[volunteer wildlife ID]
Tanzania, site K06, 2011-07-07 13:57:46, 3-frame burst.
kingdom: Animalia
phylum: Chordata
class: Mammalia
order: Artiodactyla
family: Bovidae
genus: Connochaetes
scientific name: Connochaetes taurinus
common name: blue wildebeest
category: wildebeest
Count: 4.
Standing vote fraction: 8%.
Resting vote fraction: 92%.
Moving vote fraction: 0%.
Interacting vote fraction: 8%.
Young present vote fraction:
■ ■ ■ ■ ■
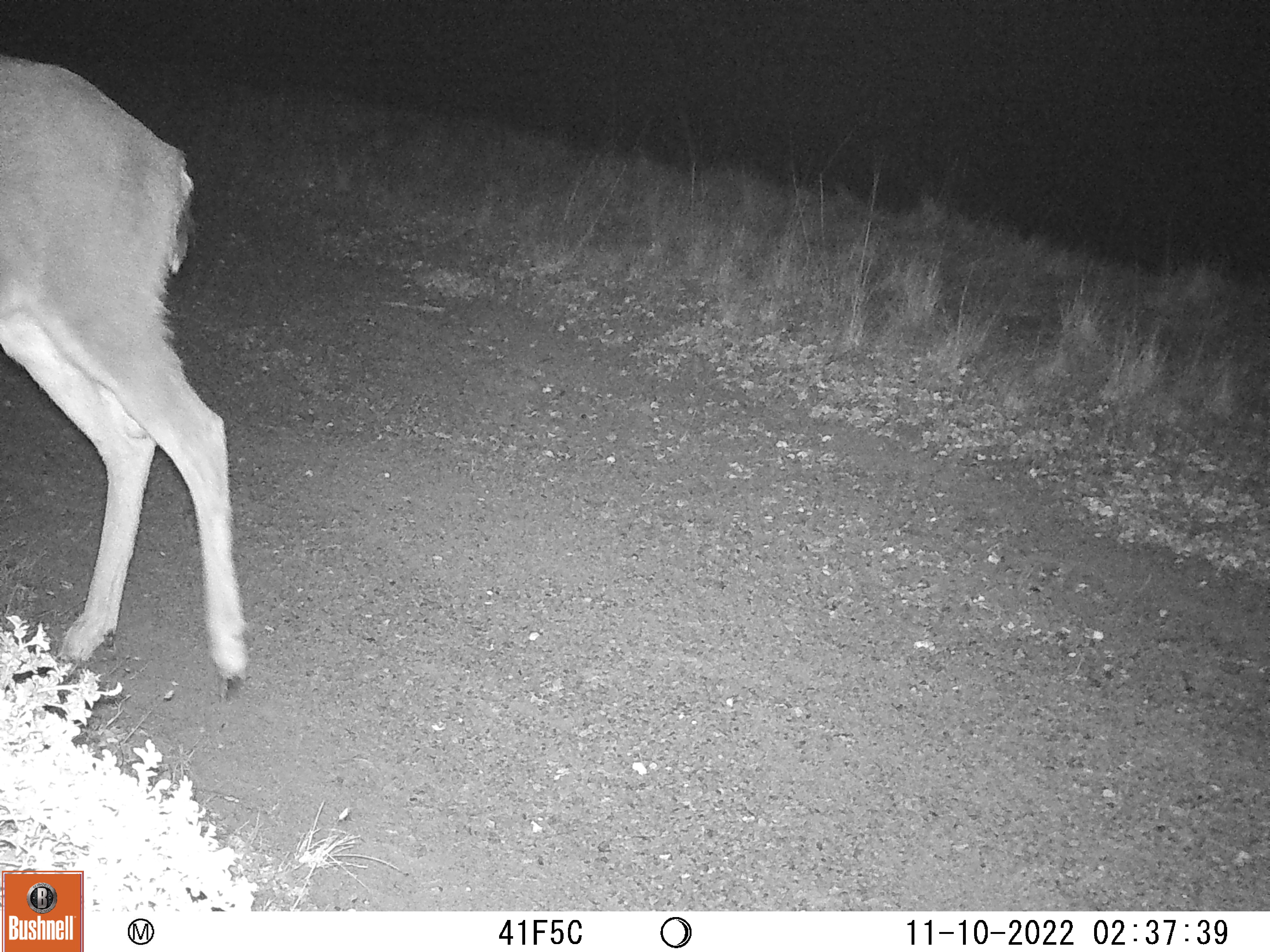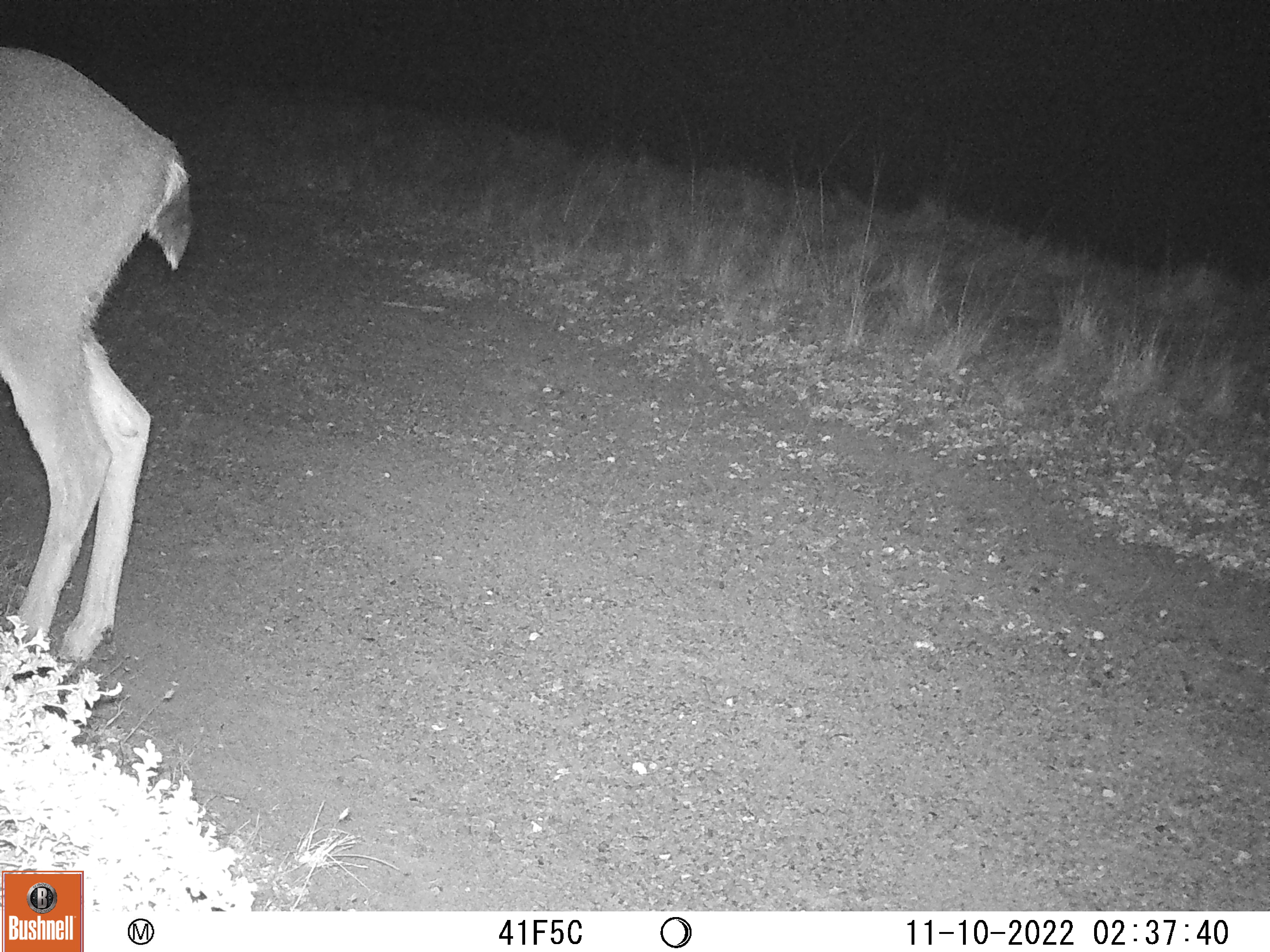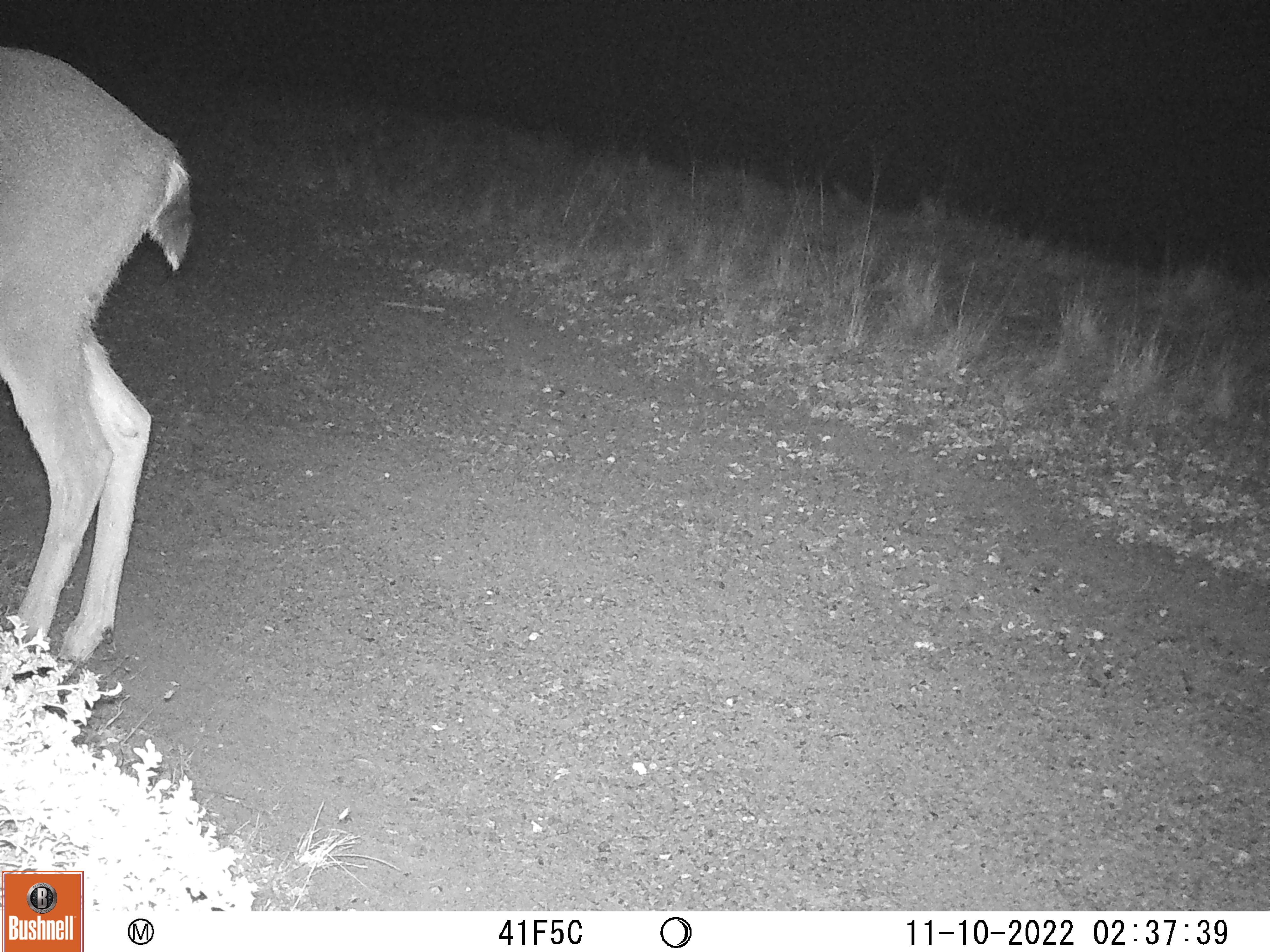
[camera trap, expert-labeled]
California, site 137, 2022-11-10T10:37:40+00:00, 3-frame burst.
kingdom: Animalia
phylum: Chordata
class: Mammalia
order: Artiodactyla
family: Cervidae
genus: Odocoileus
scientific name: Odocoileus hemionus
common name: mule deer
■ ■ ■ ■ ■
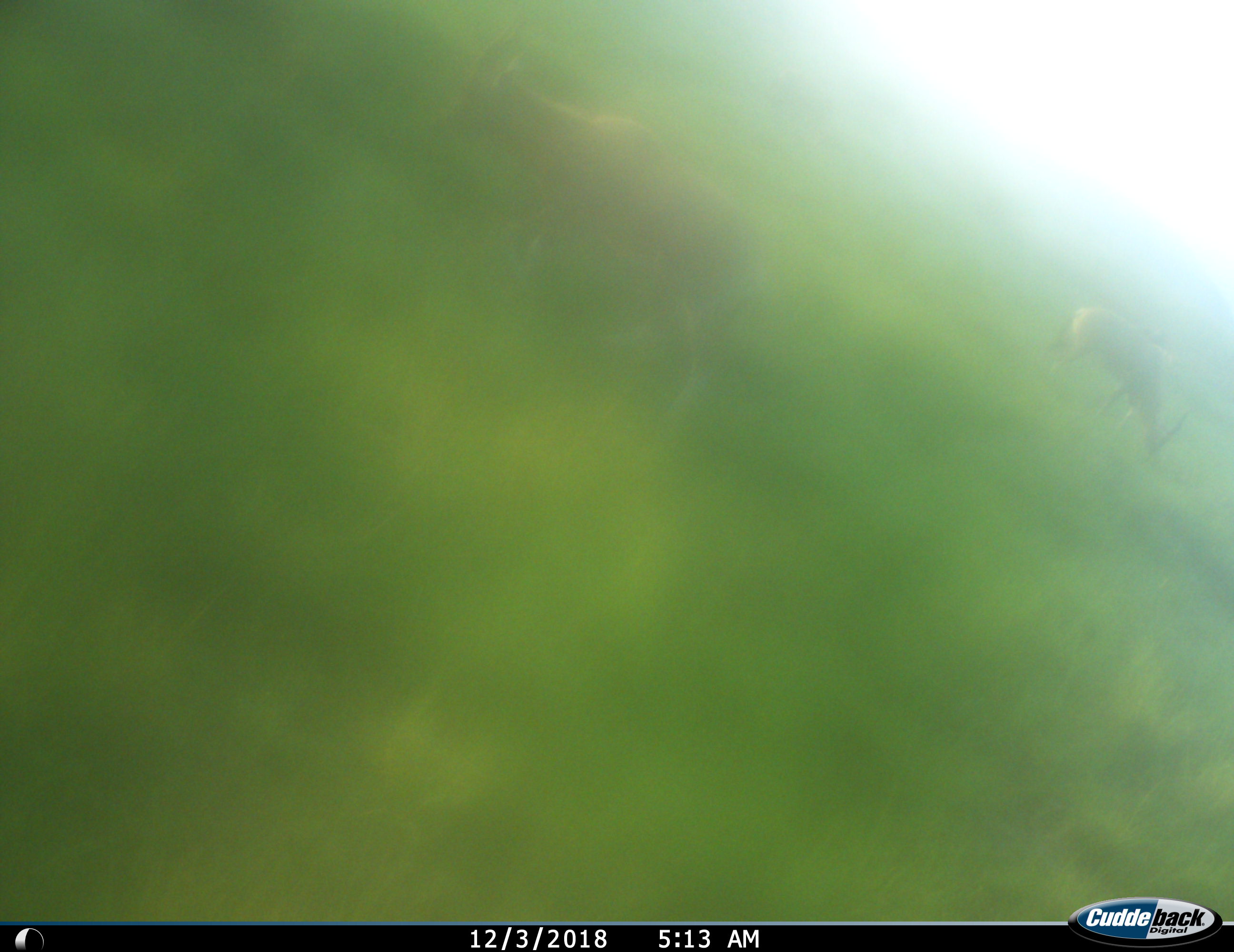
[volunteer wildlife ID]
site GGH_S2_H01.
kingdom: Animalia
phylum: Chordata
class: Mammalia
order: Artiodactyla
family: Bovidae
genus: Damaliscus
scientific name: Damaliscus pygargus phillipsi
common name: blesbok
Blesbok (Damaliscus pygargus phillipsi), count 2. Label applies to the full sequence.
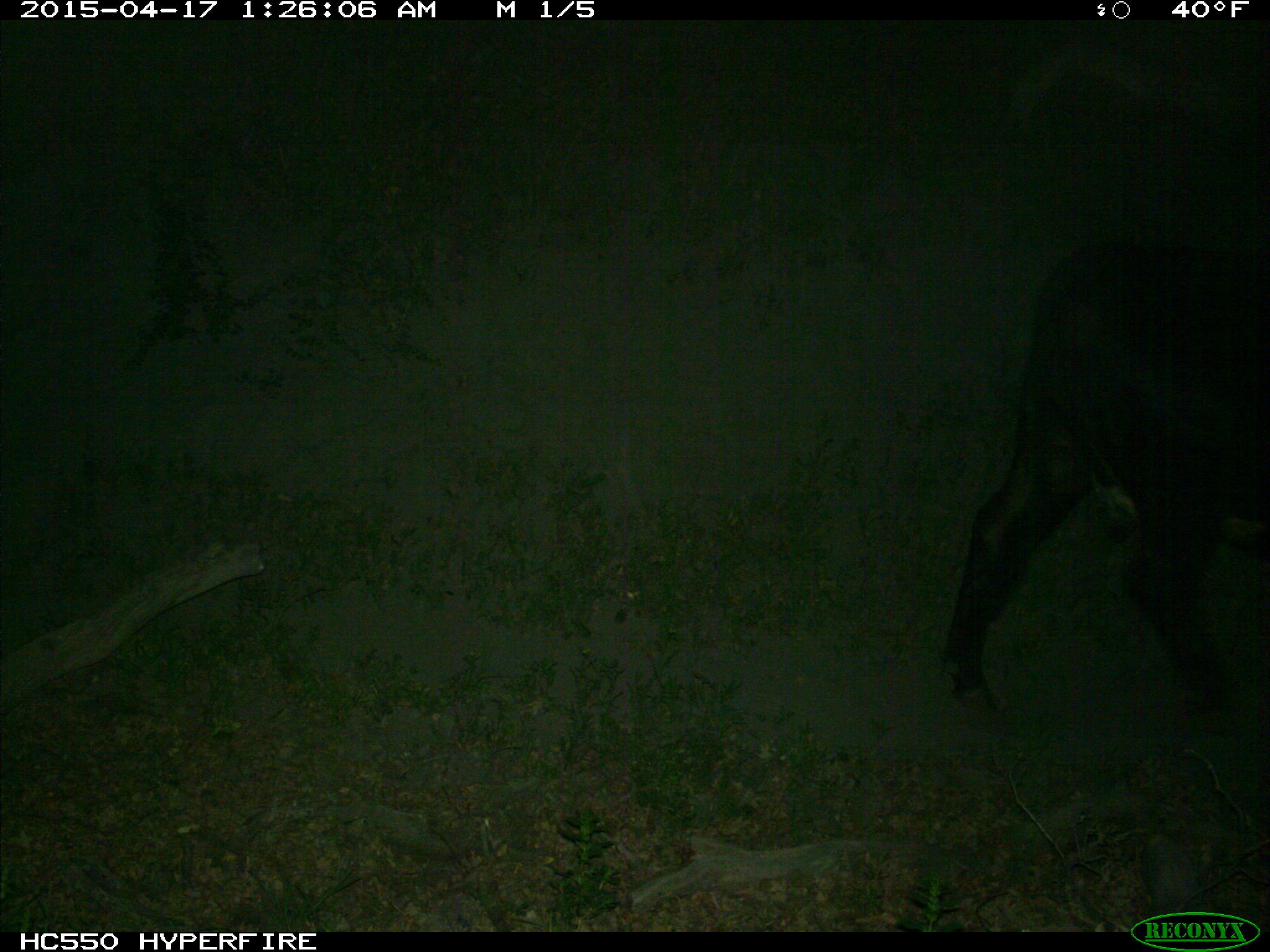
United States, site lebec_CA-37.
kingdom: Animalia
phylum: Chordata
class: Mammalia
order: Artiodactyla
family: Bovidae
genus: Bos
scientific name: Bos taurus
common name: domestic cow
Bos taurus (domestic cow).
■ ■ ■ ■ ■
**TASK DIRECTIONS**
From the line holding "Interacting vote fraction: 8%." to the line holding "Young present vote", inclusive, restate each line above exactly as written.

**RESPONSE TO THE EXERCISE**
Interacting vote fraction: 8%.
Young present vote fraction:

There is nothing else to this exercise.